Я жив. Но жив не я. Нет, я в себе таю
Того, кто дал мне жизнь в обмен на смерть свою.
И смерть моя, и жизнь со смертью наравне,
Смысл и бессмыслица содержатся во мне.
Какое же принять мне следует решенье?
Я смею лишь желать. Тебе дано свершенье.
Освободив мой ум от суетной тщеты,
Возьми меня всего и мне предайся ты!
(Из старонемецкой поэзии. Пер. Л.Гинзбурга)

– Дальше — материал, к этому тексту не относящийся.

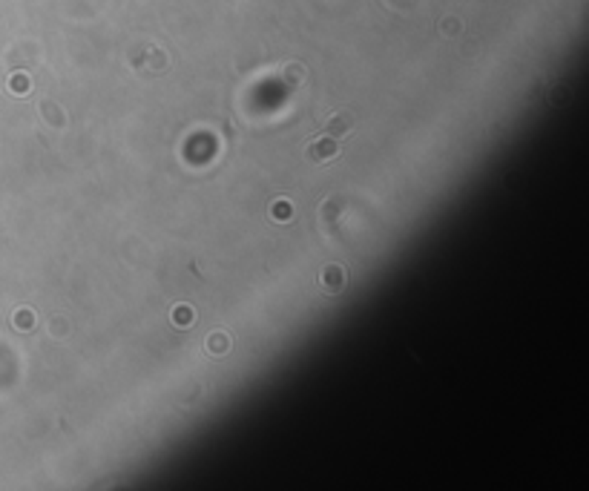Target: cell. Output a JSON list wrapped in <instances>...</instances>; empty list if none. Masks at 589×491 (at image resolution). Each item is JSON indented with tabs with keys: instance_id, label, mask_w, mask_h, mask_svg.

Так говоря, Маша потянула Аверина за руку, подняла его с лавки и через красную теплоту кухни и нежную желтизну прихожей плавнокарнавально провела в синюю тишину комнаты, где усадила в мышиный бархат кресла, сложенного из огромных подушек. Строки остались звучать по пути их шествия так, что если вернуться, они снова оживут, каждая на том месте, где произнесена. - Я же предупреждала, что не прибрано, - Маша забралась с ногами на диван, сложенный, как и кресло, из таких же огромных подушек, на которых выглядывало розовое поле простыни в узоре мелких цветочков и поверх одеяла раскинулась крупная клетка пледа. Аверин сказал самое глупое из того, что первым пришло в голову: - Где же ваша нелюбовь к стихам? Наверное, ему вообще не надо было говорить что-либо - столько мгновенной неприязни проявилось в Машиных словах: - А что вы знаете про любовь и нелюбовь, Георгий? Или вы всегда ловите женщину на слове? Тогда понятно, почему вам так не везет с нами... Обида! За что? Аверин никогда никого не желал обидеть. Если и случалось такое с ним, то как оплошность, неверно понятая ситуация, незнание каких-то фактов. Причем позже Авери долгое время мучился неожиданными, вгоняющими в удушливую краску стыда воспоминаниями о случайной, но содеянной несправедливости. И уж совсем терялся, когда обида наносилась ему открыто и расчетливо теми губами, которыми он только что любовался, тем человеком, от которого он был менее всего защищен. В этом Маша не отличалась от Лалы. Но сейчас разломались запоры, опрокинулись стены, столько спелой горечи было в словах Аверина. Неужели все одинаковы, неужели обязательно утверждать свое "я" только унижением другого? Безнадежно... и вот уже черными подглазьями закачала тоска головой в душе у Аверина, незалитый пожар недавней обиды вновь заполыхал пощечинами и отчаянье опять принялось тихо заглядывать в пропасть смертельного одиночества. Лишь недавно Аверин очнулся от дурмана Лалы: как он верил тогда самой великой иллюзии - миражу полного человеческого единства! Сколько же им надо было с Лалой сказать друг другу на восходе любви и какая была молчаливая опаленность чувств в зените и какой же была изнуряющей потребность в ласке на закате их отношений. Страшнее всего разбитый хрусталь уважения, кровавые осколки, просто откровенная жестокость: "Ты мне неинтересен", взгляд мерклых, от равнодушия несиних глаз и удовлетворенная усмешка - улыбка самой себе, правильности своего, даже несказанного, но ясного, как осенняя вода, решения: зачем ты мне?..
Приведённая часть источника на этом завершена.